É na Hong Kong Express que convergem interesses de Ho e do conglomerado chinês que detém a Hainan, o HNA Group. A empresa, fundada em Março de 2004 pelo magnata dos casinos, começou a transportar passageiros no ano seguinte. E foi logo em meados de 2006 que a HNA entrou em cena, com a compra de 45% da participação do empresário macaense. Com esta aquisição, que se seguiu à apropriação, apenas dois meses antes, de outros 45% na CR Airways, a HNA quis recuperar terreno na vertente internacional.
Apesar de não haver praticamente informação sobre a estrutura accionista da Hong Kong Express, sites especializados e a imprensa internacional dão conta de que a participação de Stanley Ho no capital foi diminuindo ao longo do tempo para os actuais 25,3%. Além dos 45% do grupo HNA, o restante capital estará hoje repartido ainda por Mung Kin Keung (15%) e pela China Energy Development (14,7%).
A Hong Kong Express foi inicialmente pensada como companhia de aviação tradicional, mas a agressiva concorrência na região asiática impôs profundas mudanças e, em Junho de 2013, a administração transformou-a numa low cost. O primeiro voo como transportadora de baixo custo, e já sob a nova marca HK Express, aconteceu em Outubro desse ano.
No seu site, a HK Express pouco adianta sobre a sua história, que cinge, aliás, ao momento em que se deu esta reestruturação. Descreve-se como “a primeira e única” low cost de Hong Kong. Além de accionista, a HNA também tem acordos de code-share com a companhia, o que lhe permite vender bilhetes nos seus voos como se fossem seus. Também há referência a parcerias comerciais deste tipo entre a HK Express e outras transportadoras detidas pelo grupo chinês, como a Tianjin Airlines.
No mesmo ano da transformação da HK Express, a holding de Stanley Ho fez um investimento importante no sector da aviação: a compra de 33,3% da Jetstar, uma companhia de aviação de Hong Kong cujo capital partilha com a australiana Qantas Airways e a China Eastern. A empresa, que tem como presidente Pansy Ho (filha do magnata macaense), prometia lançar os primeiros voos no final de 2013, mas tem vindo a debater-se com dificuldades para arrancar.

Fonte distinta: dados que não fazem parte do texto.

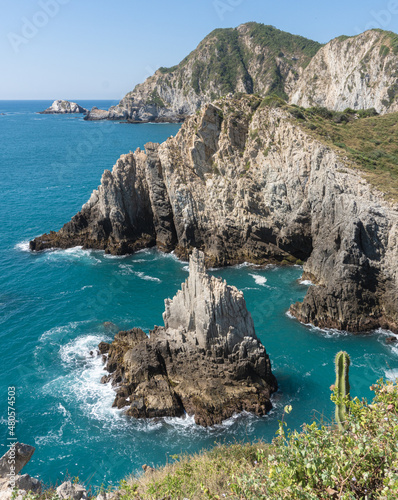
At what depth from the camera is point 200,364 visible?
35.1 meters

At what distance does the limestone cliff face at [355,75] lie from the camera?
327 feet

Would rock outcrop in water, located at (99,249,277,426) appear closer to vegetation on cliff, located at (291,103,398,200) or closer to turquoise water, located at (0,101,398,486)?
turquoise water, located at (0,101,398,486)

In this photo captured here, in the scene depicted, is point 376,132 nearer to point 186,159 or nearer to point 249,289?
point 186,159

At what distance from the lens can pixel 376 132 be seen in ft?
232

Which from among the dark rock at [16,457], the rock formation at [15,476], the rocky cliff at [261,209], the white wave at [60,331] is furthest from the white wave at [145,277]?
the rock formation at [15,476]

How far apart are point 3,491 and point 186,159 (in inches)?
2164

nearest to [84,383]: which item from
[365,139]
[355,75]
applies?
[365,139]

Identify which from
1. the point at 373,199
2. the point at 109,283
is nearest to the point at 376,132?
the point at 373,199

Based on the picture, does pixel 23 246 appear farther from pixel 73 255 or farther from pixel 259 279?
pixel 259 279

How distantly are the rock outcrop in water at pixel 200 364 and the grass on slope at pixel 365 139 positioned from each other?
26147mm

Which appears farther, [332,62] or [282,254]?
[332,62]

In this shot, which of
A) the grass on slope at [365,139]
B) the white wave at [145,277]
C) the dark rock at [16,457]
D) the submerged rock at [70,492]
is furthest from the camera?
the white wave at [145,277]

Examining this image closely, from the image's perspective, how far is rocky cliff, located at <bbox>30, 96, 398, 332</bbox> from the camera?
148ft

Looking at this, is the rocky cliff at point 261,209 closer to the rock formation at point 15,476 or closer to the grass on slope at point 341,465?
the grass on slope at point 341,465
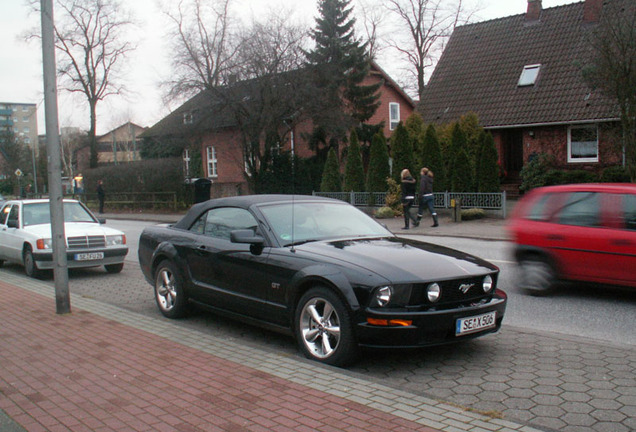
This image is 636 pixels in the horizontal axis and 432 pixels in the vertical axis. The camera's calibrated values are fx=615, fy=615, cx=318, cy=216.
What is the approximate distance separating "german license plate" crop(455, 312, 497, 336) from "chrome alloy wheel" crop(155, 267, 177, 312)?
143 inches

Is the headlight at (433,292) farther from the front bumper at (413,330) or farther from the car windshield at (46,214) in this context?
the car windshield at (46,214)

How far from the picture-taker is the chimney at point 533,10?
31.8 metres

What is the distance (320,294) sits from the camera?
5367mm

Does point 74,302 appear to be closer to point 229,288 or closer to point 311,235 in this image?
point 229,288

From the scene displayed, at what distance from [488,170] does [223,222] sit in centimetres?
1697

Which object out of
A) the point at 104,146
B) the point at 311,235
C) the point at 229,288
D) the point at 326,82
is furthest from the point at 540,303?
the point at 104,146

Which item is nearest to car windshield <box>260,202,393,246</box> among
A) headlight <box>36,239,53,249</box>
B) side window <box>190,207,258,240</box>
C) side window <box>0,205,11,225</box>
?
side window <box>190,207,258,240</box>

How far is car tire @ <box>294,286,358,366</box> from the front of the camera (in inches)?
203

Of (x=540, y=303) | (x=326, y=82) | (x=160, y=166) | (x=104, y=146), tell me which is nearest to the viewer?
(x=540, y=303)

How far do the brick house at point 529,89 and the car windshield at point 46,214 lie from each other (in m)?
18.6

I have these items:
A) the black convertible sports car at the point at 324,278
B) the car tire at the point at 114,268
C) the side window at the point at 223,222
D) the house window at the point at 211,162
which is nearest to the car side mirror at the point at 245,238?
the black convertible sports car at the point at 324,278

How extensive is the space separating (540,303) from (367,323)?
3.99 meters

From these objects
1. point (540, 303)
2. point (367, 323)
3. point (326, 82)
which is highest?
point (326, 82)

As últimas notícias davam conta de objecções das autoridades na atribuição de licenças e da decisão de suspender novos investimentos e vender todos os aviões.
Negócios investigados
A TAP já foi parceira de Stanley Ho no passado, quando o empresário macaense adquiriu, através da Geocapital (que também tem como sócio o português Jorge Ferro Ribeiro), 85% da VEM, a unidade de manutenção que pertencia à falida Varig. O negócio, que inicialmente colocou 15% da empresa nas mãos da transportadora aérea nacional, foi feito em 2006. No ano seguinte, a TAP adquiriu a participação da Geocapital com um prémio de 20% (4,1 milhões), numa operação que está a ser investigada pela Procuradoria-Geral da República e que motivou buscas e inquirições ao presidente, Fernando Pinto.

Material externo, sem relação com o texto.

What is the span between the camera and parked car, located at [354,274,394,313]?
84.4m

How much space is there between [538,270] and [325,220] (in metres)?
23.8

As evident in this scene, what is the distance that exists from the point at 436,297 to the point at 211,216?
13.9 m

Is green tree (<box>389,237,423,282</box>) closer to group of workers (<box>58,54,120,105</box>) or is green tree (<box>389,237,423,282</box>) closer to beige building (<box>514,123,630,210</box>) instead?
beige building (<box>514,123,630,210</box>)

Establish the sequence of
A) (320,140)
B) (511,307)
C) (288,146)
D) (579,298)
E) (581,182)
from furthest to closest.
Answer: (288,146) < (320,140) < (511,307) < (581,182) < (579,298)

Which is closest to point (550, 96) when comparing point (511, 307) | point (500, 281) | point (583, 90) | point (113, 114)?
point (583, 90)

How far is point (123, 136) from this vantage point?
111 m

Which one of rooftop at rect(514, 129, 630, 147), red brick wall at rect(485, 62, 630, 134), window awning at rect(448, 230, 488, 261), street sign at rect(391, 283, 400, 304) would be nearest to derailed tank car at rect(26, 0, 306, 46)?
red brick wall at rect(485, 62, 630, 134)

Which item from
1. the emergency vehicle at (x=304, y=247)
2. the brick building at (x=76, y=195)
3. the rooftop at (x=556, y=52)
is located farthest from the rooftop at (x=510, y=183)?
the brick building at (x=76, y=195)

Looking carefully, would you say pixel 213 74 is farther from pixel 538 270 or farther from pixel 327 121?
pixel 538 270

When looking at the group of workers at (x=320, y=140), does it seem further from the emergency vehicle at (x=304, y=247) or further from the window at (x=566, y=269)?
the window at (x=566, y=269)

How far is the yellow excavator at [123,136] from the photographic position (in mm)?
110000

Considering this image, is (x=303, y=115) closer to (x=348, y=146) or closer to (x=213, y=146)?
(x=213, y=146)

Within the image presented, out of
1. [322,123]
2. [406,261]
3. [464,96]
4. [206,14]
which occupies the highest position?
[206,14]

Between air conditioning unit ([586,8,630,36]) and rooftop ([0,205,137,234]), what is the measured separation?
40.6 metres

A VEM, hoje designada por M&E Brasil, era vista na altura como estratégica pela transportadora aérea, que se comprometeu a recuperar o investimento em oito anos, mas tem vindo a acumular significativas perdas. E isto além de ter obrigado a TAP a desembolsar centenas de milhões de euros por causa de processos judiciais e laborais herdados do tempo em que pertencia à Varig.
Apesar de a parceria se ter desfeito em 2007, a Geocapital voltou a cruzar-se, indirectamente, com a companhia de aviação portuguesa à conta da privatização. Diogo Lacerda Machado, um dos administradores da sociedade de Stanley Ho e Ferro Ribeiro (que já ocupava o cargo na altura do negócio da VEM), foi chamado pelo Governo para negociar, em representação do Estado, o novo acordo de venda da TAP com a Atlantic Gateway.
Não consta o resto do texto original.